Retype nothing but the lines from the start of the material up to and including the line with "Porsche présente le Taycan Cross Turismo". Pictures don't belong in the copy.
....
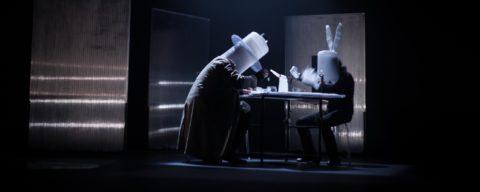 Un trasunto de sombrerero y otro de conejo blanco reflexionan frente a una taza de té | Fotografía: Rafa Márquez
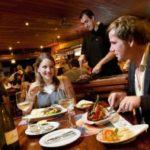 PROJETO DE QUEM COME POUCO : Comissão aprova lei proibindo taxa extra em divisão de porções em restaurantes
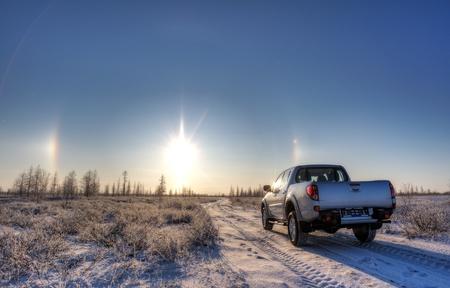 camioneta pick up: coche en la carretera y el sol
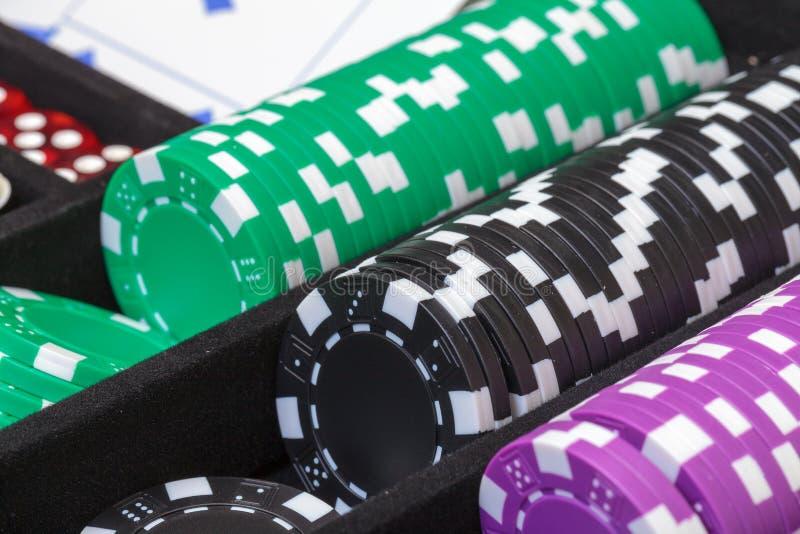 Pilas de fichas de póker multicoloras fotografía de archivo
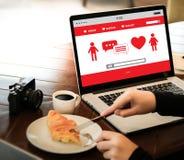 Η κόκκινη σε απευθείας σύνδεση χρονολόγηση καρδιών βρίσκει την αγάπη το ζεύγος που χρονολογεί Happines Στοκ Εικόνες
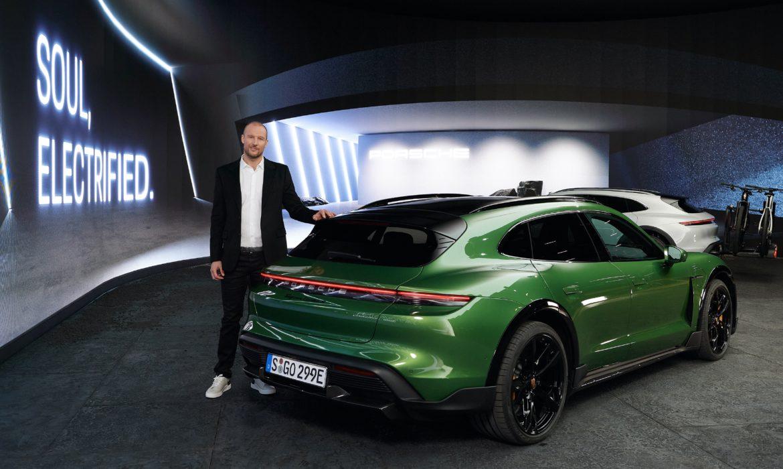 Porsche présente le Taycan Cross Turismo
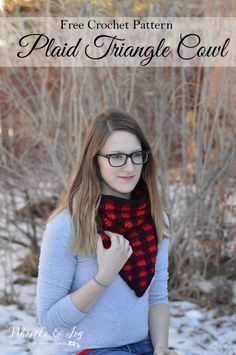 FREE Crochet Pattern: Crochet Plaid Triangle Cowl || Crochet this beautiful cowl in a classic and popular buffalo plaid color pattern.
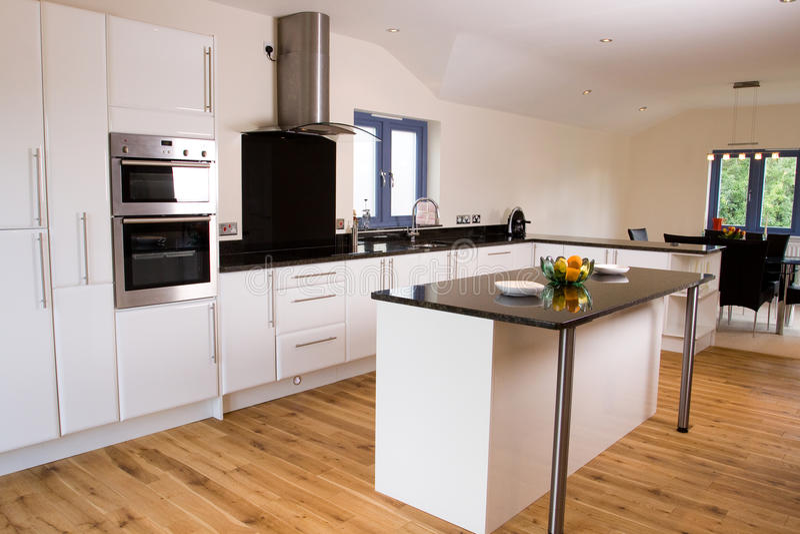 Schöne moderne Küche stockbild. Bild von kostspielig - 10093019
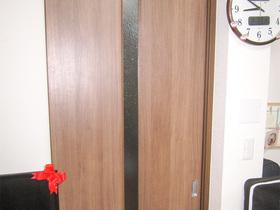 内装リフォーム費用を抑えつつ違和感なく修繕したリビングのドア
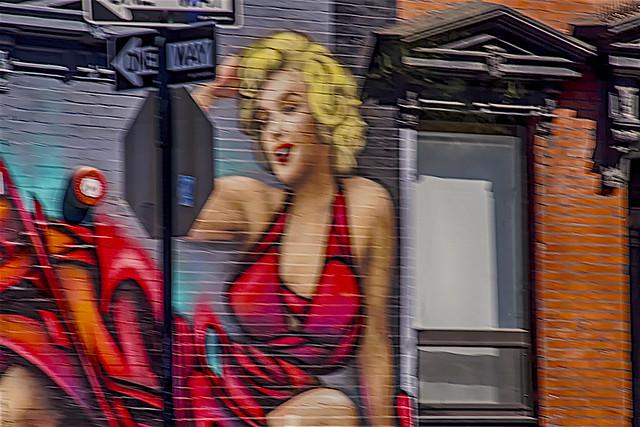 """Everybody Like Marilyn"" -wall art on tenement building on 2nd Avenue Manhattan (Nikon D7500 SigmaLense50.0-150.0mm f/2.8 ƒ/14.0  150.0mm 1/160  ISO320)"
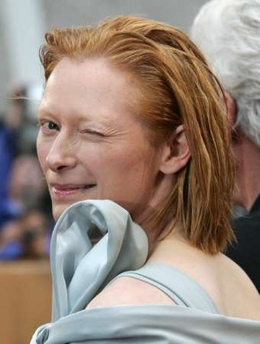 Tilda Swinton at Cannes 2005 - 260x344, 62kB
....
Result of this task —
 Un trasunto de sombrerero y otro de conejo blanco reflexionan frente a una taza de té | Fotografía: Rafa Márquez
 PROJETO DE QUEM COME POUCO : Comissão aprova lei proibindo taxa extra em divisão de porções em restaurantes
 camioneta pick up: coche en la carretera y el sol
 Pilas de fichas de póker multicoloras fotografía de archivo
 Η κόκκινη σε απευθείας σύνδεση χρονολόγηση καρδιών βρίσκει την αγάπη το ζεύγος που χρονολογεί Happines Στοκ Εικόνες
 Porsche présente le Taycan Cross Turismo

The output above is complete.